Inspiration Peak is a glacial feature of the Leaf Hills Moraines and of Otter Tail County in the U.S. State of Minnesota and is the second highest peak in Otter Tail County. It is 22 mi northwest of Alexandria. The peak rises about 310 ft above the surrounding plains, to an elevation of about 1727 ft above sea level. It is the central feature of Inspiration Peak State Wayside, a small recreation area maintained by the Minnesota Department of Natural Resources, which manages it from nearby Lake Carlos State Park. The wayside has a paved parking lot and a picnic area. The hike to the top is a short but strenuous walk up a well-worn trail from the parking lot.

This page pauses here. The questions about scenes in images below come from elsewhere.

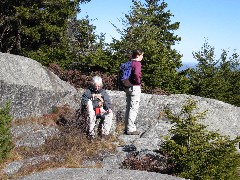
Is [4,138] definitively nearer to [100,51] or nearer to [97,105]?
[97,105]

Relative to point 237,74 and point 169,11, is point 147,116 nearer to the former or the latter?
point 237,74

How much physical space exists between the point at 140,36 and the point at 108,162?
1221cm

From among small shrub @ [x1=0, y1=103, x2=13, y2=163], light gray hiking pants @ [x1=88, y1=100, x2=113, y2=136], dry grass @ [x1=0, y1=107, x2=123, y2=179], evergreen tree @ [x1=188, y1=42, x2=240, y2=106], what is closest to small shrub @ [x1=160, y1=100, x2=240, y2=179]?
dry grass @ [x1=0, y1=107, x2=123, y2=179]

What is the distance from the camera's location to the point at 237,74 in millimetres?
27250

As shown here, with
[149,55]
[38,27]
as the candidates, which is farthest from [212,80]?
[38,27]

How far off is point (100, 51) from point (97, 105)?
852 centimetres

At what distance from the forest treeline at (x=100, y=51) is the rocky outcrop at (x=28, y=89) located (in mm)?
2775

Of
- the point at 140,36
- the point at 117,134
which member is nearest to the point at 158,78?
the point at 140,36

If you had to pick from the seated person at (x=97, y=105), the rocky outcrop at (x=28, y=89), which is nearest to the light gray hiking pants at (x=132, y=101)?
the seated person at (x=97, y=105)

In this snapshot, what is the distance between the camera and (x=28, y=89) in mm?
13133

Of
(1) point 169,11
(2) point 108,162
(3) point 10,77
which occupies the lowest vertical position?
(2) point 108,162

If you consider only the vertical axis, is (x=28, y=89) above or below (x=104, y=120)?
above

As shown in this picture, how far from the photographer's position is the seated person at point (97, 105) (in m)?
10.4

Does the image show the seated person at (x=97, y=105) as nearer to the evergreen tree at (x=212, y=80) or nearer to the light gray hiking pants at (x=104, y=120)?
the light gray hiking pants at (x=104, y=120)
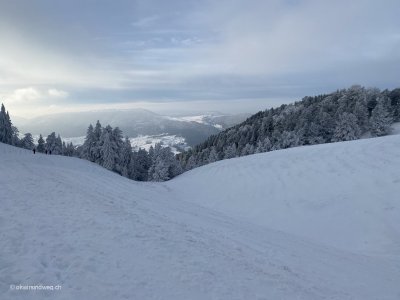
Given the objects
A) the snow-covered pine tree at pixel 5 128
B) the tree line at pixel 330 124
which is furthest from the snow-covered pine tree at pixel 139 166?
the snow-covered pine tree at pixel 5 128

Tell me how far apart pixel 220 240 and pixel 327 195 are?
9080 millimetres

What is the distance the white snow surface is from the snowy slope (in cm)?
8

A conical-shaped hill, Inspiration Peak is a kame formed atop the Alexandria Moraine, a terminal moraine left by the Wadena and Des Moines lobes of the Wisconsonian glaciation. It is on the boundary between the deciduous forest to the east and prairie to the west. In fact both biomes are present on the hill; its foot is covered with a predominantly oak forest, while its open upper reaches have prairie species such as pasqueflower, blazing star, asters, and goldenrod.

Author Sinclair Lewis, a native of nearby Sauk Centre, Minnesota, said of Inspiration Peak, "there's to be seen a glorious 20-mile circle of some 50 lakes scattered among fields and pastures, like sequins fallen on an old Paisley shawl."

A slightly higher peak is located on private land 5 mi miles northeast of Inspiration Peak.